Consider the motion of an object in a general (attractive) central force field characterized by the potential energy per unit mass function $V(r)$. Because the force field is central, it still remains true that

$\displaystyle h = r^{\,2}\,\skew{5}\dot{\theta}$ (5.1)

is a constant of the motion. (See Section 4.5.) As is easily demonstrated, Equation (4.28) generalizes to

$\displaystyle \frac{d^{\,2} u}{d\theta^{\,2}} + u = - \frac{1}{h^{\,2}}\frac{dV}{du},$ (5.2)

where $u=r^{\,-1}$.

Suppose, for instance, that we wish to find the potential $V(r)$ that causes an object to execute the spiral orbit

$\displaystyle r = r_0\,\theta^{\,2}.$ (5.3)
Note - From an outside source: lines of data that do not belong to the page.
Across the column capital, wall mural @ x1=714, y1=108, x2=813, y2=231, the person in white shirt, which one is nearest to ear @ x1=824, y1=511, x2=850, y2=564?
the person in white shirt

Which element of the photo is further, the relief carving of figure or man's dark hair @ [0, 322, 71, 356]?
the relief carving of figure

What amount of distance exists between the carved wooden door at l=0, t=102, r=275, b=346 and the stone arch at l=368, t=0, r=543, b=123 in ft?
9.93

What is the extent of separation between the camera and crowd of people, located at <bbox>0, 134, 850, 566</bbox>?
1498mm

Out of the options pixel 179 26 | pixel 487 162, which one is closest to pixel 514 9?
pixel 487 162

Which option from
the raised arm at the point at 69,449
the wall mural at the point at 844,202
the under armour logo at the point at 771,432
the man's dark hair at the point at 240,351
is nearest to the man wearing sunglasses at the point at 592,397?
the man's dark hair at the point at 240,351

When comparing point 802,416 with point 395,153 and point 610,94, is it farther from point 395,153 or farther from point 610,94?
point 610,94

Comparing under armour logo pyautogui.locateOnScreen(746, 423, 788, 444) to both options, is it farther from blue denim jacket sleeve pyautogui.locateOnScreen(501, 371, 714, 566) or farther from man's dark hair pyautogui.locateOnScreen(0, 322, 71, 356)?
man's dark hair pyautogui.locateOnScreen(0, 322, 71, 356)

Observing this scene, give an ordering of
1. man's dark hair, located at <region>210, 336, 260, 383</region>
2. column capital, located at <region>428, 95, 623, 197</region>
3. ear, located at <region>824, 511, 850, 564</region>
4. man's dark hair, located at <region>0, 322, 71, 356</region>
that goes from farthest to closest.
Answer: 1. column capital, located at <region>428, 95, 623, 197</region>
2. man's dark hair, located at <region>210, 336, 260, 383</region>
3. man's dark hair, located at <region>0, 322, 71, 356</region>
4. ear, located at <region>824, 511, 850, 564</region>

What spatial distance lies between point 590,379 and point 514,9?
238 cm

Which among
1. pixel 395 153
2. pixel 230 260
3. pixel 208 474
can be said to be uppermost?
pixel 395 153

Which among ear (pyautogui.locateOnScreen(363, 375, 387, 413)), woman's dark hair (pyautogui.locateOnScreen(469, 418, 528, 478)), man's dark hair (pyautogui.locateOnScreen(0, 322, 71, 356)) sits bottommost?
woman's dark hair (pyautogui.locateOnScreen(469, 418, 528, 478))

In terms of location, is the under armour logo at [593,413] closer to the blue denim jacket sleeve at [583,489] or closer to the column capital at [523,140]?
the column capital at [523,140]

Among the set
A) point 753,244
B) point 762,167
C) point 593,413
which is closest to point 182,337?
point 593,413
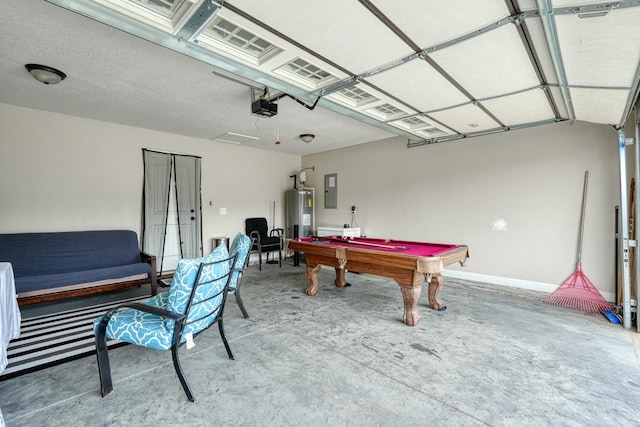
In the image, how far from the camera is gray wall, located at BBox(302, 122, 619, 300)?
3.58m

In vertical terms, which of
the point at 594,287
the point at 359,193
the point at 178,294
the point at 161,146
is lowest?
the point at 594,287

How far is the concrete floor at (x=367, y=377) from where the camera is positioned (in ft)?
5.51

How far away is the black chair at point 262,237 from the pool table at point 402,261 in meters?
1.84

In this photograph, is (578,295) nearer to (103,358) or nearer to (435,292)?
(435,292)

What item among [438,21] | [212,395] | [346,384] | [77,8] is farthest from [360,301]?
[77,8]

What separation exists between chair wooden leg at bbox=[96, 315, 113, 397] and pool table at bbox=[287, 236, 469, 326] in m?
2.26

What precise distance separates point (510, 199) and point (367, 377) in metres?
3.54

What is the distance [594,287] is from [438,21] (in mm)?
3901

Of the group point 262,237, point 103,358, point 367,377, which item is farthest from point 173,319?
point 262,237

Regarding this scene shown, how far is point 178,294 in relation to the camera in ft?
5.75

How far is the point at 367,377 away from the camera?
6.73 feet

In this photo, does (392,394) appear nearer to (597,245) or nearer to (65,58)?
(597,245)

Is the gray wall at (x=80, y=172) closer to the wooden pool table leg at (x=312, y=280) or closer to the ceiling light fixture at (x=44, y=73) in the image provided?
the ceiling light fixture at (x=44, y=73)

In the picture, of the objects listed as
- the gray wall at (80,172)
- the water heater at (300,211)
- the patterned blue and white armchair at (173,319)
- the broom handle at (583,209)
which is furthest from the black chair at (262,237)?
the broom handle at (583,209)
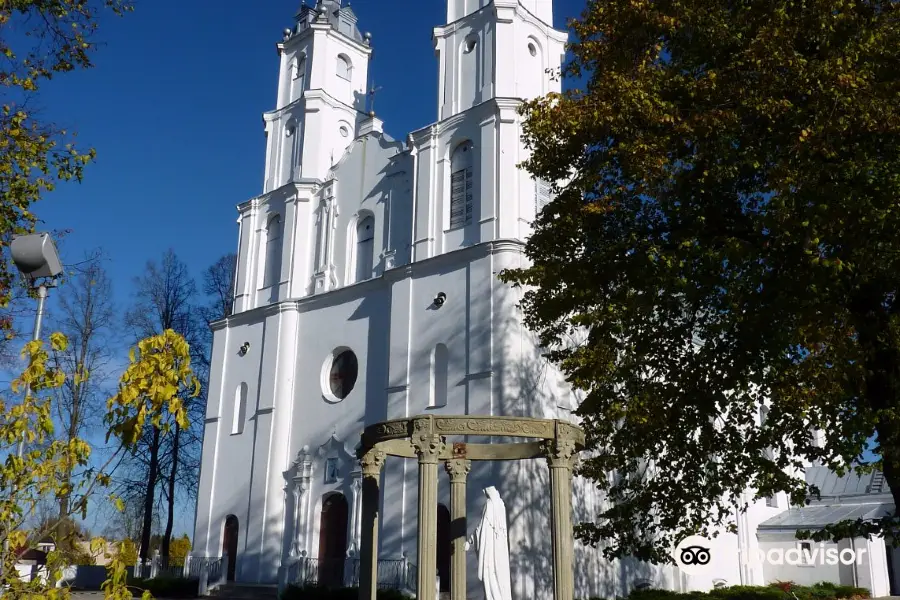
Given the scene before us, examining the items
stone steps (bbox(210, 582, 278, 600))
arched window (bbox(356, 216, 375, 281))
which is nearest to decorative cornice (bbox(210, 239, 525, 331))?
arched window (bbox(356, 216, 375, 281))

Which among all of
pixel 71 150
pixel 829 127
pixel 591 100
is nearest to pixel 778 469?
pixel 829 127

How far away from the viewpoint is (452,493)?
15227 mm

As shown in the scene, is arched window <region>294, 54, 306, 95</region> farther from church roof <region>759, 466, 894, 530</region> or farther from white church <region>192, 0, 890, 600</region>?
church roof <region>759, 466, 894, 530</region>

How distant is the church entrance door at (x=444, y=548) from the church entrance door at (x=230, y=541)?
8.97 metres

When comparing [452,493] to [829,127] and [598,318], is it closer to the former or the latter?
[598,318]

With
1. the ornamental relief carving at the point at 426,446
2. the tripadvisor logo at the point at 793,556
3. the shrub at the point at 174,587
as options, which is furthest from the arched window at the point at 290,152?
the ornamental relief carving at the point at 426,446

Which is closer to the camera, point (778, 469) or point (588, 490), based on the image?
point (778, 469)

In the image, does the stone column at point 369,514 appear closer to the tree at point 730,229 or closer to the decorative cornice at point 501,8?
the tree at point 730,229

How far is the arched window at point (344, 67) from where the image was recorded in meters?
33.2

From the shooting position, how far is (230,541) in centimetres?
2862

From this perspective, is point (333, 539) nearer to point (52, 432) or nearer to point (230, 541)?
point (230, 541)

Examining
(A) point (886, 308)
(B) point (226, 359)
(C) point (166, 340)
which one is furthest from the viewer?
(B) point (226, 359)

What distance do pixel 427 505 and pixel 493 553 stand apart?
1.51 meters

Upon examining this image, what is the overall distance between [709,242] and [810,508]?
27.2m
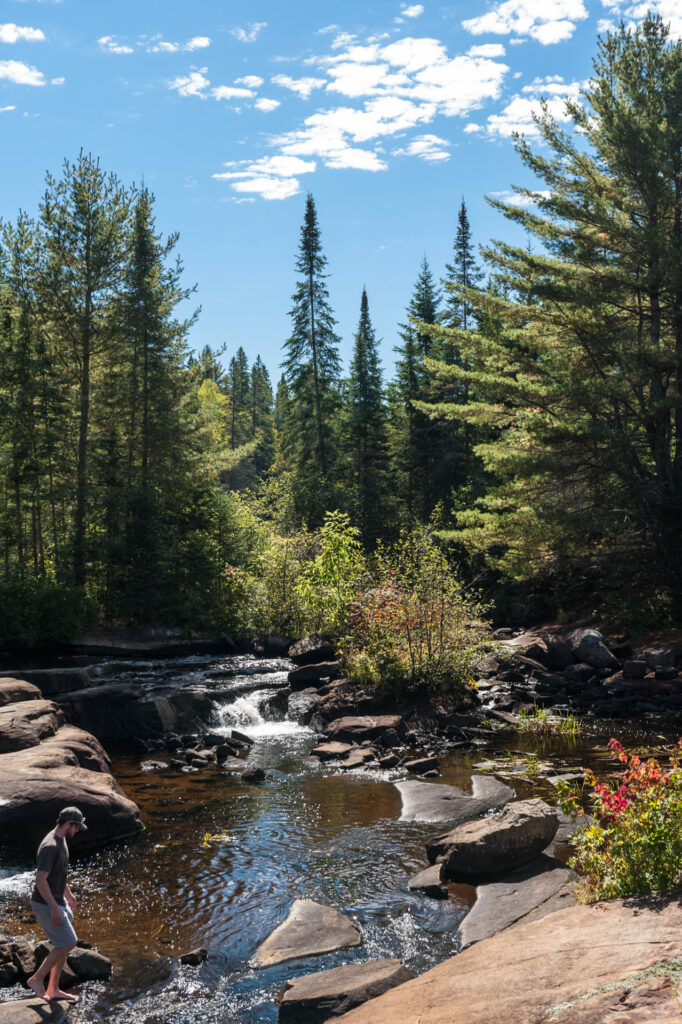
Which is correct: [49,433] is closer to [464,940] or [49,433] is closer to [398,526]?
[398,526]

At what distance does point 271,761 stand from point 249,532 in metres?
18.4

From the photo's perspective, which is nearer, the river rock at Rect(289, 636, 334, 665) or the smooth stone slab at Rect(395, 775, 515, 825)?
the smooth stone slab at Rect(395, 775, 515, 825)

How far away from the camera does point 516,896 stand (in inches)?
318

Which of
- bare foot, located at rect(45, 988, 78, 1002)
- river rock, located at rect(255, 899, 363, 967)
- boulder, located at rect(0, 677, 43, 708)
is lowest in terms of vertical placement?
river rock, located at rect(255, 899, 363, 967)

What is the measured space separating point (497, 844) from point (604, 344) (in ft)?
55.1

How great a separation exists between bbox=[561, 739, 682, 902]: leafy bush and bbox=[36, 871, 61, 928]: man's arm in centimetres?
468

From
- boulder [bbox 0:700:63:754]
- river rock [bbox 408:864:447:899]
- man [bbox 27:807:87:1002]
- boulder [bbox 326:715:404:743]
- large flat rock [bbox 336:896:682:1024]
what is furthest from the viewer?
boulder [bbox 326:715:404:743]

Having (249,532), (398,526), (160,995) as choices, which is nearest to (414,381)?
(398,526)

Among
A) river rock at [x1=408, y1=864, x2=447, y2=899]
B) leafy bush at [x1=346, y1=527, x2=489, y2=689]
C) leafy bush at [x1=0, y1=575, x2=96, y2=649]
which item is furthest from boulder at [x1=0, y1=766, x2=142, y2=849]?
leafy bush at [x1=0, y1=575, x2=96, y2=649]

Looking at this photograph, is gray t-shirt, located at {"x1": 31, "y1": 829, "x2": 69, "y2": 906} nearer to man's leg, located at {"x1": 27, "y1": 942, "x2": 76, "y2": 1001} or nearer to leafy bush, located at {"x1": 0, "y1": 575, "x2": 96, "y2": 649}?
man's leg, located at {"x1": 27, "y1": 942, "x2": 76, "y2": 1001}

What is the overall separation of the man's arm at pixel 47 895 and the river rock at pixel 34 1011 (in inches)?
23.3

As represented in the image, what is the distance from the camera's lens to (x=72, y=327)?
2897 centimetres

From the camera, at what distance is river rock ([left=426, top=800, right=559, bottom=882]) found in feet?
28.6

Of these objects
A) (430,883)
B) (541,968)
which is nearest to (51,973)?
(430,883)
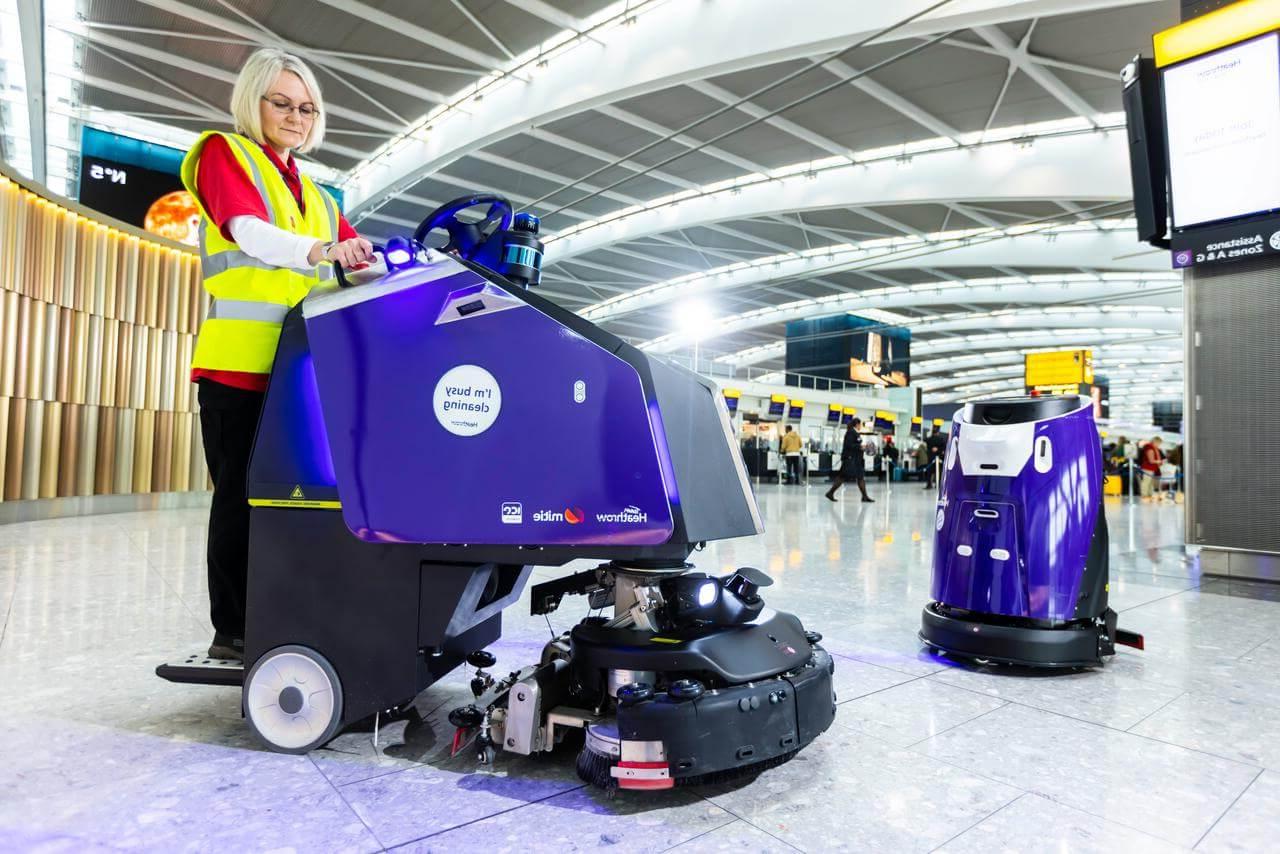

Substitution of $u = (r_0\,\theta^{\,2})^{-1}$ into Equation (5.2) yields

$\displaystyle \frac{d V}{du} = - h^{\,2}\left(6\,r_0\,u^{\,2} + u\right).$ (5.4)

Integrating, we obtain

$\displaystyle V(u) = -h^{\,2}\left(2\,r_0\,u^{\,3} + \frac{u^{\,2}}{2}\right),$ (5.5)

or

$\displaystyle V(r) = - h^{\,2}\left(\frac{2\,r_0}{r^{\,3}} + \frac{1}{2\,r^{\,2}}\right).$ (5.6)

In other words, the orbit specified by Equation (5.3) is obtained from a mixture of an inverse-square and inverse-cube potential.